- **Short exercise**
Can you pull out, word for word, the passage of the piece on a silent retreat and leadership in journalism starting with "Looking back, there" and going on through "based on experimentation."?

- **Reading text**
● ● ● ● ● ● ●

What a silent retreat taught me about leadership in journalism

Scott Umstattd for Unsplash.

Entrepreneurship can make you doubt yourself, especially when you are working on complex topics or have to relate to the global pluricrisis. I realized this again after returning from my latest ten-day meditation retreat. The silence reminded me of why I started Inclusive Journalism in the first place.

Inclusive Journalism exists for six years this year. I founded it in 2020, shortly after the global protests following Black Lives Matter made visible—again—the lack of representation in media, and how much more effort it would take to change.

Over the years, the work of Inclusive Journalism has deepened and moved into questions of colonial history, power structures in media, and how practicing journalism can become more ethical and responsible. Decolonial thinking became one of the premises of our work, together with constructive journalism and well-being.

I founded Inclusive Journalism because I felt a strong need to contribute to the profession with insights I had gained from working in a diverse media environment. Earlier in my career, I worked as a program manager and editor-in-chief at a radio station that was an anomaly in the Dutch media landscape. It broadcast an eclectic mix of music and featured voices and topics rarely seen in mainstream media. The newsroom reflected the communities it served, and the reporting was done for and by urban youth. 

Looking back, there were very concrete reasons why it worked: taking communities seriously, allowing the newsroom to mirror the audience, and working with an entrepreneurial mindset based on experimentation.

● ● ● ● ● ● ●

- **Extracted data**
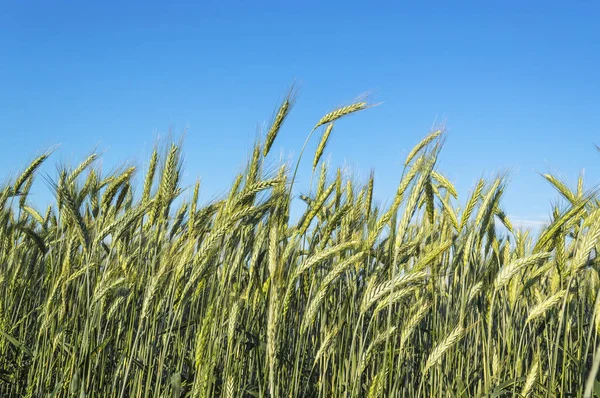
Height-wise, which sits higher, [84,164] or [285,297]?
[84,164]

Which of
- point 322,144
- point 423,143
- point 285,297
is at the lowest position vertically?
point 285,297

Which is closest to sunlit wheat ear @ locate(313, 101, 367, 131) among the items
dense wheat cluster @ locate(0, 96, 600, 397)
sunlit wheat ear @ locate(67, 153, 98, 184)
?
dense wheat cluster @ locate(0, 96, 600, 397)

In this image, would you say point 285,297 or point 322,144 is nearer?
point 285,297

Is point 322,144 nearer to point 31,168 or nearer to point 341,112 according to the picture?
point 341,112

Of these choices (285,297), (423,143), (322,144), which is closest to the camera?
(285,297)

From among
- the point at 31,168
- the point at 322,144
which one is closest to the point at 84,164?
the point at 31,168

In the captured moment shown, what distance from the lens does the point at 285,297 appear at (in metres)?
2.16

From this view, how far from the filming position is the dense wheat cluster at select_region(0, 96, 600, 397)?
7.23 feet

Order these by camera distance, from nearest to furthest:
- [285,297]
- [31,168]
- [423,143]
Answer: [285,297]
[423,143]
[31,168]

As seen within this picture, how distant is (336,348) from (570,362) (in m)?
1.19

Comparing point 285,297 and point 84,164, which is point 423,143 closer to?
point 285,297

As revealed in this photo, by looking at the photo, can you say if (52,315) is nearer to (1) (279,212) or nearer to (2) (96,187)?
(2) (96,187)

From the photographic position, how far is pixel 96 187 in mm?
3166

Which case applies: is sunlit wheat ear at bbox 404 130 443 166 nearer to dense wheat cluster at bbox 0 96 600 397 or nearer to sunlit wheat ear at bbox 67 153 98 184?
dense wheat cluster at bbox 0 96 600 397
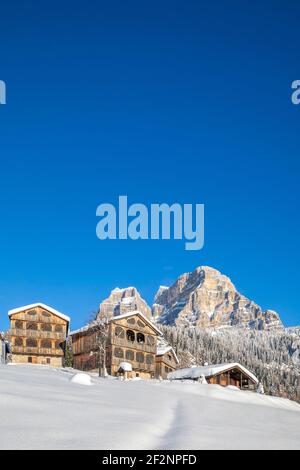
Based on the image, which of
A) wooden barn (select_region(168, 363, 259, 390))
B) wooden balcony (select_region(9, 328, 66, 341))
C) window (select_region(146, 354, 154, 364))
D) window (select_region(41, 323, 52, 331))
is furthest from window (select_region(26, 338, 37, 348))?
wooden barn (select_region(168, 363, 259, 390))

● ● ● ● ● ● ●

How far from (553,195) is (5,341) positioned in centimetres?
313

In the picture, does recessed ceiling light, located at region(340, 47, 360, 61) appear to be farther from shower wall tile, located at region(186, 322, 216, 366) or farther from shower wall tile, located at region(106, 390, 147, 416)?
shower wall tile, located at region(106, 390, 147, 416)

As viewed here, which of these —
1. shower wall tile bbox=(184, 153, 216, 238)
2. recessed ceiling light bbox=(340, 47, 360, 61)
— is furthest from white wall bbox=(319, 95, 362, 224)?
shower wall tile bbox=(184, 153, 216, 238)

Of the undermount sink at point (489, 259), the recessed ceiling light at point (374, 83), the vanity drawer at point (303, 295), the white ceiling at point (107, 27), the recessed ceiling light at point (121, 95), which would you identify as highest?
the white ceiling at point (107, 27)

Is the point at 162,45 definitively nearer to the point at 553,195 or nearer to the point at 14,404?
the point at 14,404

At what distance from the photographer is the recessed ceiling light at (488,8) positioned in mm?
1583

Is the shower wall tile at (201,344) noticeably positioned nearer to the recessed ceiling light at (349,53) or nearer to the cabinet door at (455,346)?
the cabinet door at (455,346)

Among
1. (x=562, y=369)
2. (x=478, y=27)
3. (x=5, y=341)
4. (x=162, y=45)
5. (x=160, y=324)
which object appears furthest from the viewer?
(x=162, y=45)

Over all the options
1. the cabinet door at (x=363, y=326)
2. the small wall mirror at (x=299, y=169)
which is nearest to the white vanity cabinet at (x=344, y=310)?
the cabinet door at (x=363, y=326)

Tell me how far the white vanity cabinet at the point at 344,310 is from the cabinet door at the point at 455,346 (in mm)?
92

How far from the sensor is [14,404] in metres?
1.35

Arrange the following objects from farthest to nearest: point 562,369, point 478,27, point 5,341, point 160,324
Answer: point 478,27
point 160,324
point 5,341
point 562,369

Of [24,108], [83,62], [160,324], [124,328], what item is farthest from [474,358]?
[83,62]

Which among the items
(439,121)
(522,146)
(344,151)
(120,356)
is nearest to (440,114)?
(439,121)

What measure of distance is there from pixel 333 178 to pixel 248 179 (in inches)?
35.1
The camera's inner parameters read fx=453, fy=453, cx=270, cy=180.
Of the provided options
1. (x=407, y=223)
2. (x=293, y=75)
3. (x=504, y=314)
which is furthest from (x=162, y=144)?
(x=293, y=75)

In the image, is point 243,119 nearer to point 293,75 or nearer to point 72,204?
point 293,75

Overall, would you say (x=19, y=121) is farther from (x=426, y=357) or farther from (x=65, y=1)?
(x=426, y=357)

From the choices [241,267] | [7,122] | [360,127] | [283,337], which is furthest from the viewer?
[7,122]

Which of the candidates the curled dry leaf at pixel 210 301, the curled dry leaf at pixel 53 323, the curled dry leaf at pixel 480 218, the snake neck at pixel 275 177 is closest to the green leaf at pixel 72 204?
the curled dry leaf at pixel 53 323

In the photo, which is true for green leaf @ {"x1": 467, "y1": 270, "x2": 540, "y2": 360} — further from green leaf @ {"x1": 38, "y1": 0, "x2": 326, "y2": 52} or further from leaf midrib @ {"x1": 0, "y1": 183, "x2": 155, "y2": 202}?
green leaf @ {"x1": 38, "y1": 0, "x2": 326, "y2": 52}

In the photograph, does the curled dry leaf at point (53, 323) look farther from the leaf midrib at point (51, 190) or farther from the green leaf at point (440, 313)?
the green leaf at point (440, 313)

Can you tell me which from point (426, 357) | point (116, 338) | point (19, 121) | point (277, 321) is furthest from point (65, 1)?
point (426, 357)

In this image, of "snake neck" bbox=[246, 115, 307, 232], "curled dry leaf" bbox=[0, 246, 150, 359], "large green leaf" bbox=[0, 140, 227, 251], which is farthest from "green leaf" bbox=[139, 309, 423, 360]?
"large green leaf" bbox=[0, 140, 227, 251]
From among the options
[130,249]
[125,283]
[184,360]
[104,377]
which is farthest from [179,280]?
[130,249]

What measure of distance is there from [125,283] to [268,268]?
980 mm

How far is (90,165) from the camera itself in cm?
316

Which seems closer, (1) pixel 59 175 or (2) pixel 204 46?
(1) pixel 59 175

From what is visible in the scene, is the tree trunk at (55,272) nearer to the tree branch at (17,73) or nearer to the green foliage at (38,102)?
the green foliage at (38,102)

● ● ● ● ● ● ●

- **Output of the task**
Looking back, there were very concrete reasons why it worked: taking communities seriously, allowing the newsroom to mirror the audience, and working with an entrepreneurial mindset based on experimentation.